October 04, 2003

Westlake is for real

The kids at Thousand Oaks High School were pretty worked up for the game against arch rival Westlake High School (also located in Thousand Oaks, about three miles from our home). I'd recorded and watched the Westlake vs Hart game last week and wasn't overly optimistic. Sadly, I was right.

Westlake has a huge offensive line (I was told that they're all 300+ pounds; could be, they were certainly a lot bigger). Their receivers were taller (and stronger) and used that to their advantage on several jump balls (a number of them in and around the end zone).

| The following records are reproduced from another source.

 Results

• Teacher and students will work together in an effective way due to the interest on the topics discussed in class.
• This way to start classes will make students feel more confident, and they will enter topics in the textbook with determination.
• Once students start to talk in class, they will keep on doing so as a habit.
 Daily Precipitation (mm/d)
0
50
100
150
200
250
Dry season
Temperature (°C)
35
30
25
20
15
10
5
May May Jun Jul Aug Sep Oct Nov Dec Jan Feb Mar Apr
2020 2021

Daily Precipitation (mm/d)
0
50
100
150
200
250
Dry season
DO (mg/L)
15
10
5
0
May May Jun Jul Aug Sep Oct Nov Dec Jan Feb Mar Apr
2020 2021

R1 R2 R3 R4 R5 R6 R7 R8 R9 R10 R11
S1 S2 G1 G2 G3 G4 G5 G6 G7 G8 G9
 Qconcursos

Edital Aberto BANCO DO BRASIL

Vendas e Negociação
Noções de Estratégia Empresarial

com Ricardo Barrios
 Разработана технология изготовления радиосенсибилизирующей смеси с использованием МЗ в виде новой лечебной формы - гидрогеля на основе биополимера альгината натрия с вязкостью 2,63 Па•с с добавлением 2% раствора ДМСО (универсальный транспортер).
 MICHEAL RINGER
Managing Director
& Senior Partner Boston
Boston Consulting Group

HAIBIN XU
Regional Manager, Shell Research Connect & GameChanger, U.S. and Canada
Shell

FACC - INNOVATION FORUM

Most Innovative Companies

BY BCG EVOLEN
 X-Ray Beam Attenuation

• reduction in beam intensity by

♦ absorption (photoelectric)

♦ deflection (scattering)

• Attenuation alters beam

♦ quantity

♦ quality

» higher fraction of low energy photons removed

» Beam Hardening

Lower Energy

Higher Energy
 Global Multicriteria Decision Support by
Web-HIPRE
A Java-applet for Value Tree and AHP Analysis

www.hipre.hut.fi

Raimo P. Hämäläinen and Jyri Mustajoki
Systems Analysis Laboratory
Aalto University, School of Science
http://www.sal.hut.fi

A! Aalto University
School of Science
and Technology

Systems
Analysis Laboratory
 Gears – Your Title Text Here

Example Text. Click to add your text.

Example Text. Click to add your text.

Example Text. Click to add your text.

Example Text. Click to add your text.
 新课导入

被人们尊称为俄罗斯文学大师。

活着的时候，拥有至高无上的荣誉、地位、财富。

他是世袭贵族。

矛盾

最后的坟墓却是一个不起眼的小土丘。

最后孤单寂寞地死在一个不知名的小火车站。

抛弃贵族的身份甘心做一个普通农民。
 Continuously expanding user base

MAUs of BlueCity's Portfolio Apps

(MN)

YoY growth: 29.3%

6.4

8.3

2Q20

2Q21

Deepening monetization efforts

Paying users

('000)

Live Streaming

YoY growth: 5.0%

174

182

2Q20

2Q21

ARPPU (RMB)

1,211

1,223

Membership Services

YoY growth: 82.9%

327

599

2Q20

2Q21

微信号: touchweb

Mowry (their small, quick halfback) was also a lot stronger than I'd anticipated and uses that huge line to his advantage (literally hiding behind linemen on a couple of running plays and then popping out once downfield). I don't know exactly what happened, but they had people wide open on several pass plays; connecting on more than half.

Rudy Carpenter, of whom much noise was made when he transferred from Newbury Park High School (also in Thousand Oaks) last spring was good. He's got a live arm and a lot of athleticism, but he's also got great support everywhere (line, receivers and running back). He also does things that make coaches scream. Like one play in the middle of the game where he had a picture perfect pocket up in front of him, no pressure at all (after 4+ seconds the front of the pocket still held, it looked like he could have stood there for a long time) so he tossed the ball to one of the Lancer defenders. That may just be part of the learning experience (seeing opportunities as they develop is a hard thing to learn in all walks of life, football has its own patterns which are quite different at the field level from what we fans see).

The final score was 49 to 7 in favor of Westlake.

Sarah and I had an interesting conversation with Adam on Wednesday about this weeks game. It wandered around for a bit and we eventually got to talking about their halfback Tahj Mowry (Adam knew the Disney Tahj, but didn't know they were the same person). We hit a bump in the road when we started talking about linemen and got Sarah pretty twisted up talking about linemen and linebackers. The whole problem was that we talked about linemen (offensive and defensive) together for a while and then jumped into linebackers (who are defensive only). I was sorry but I was also laughing. Hopefully, we helped her figure it all out.

Football is a confusing sport, but the fun is in the details.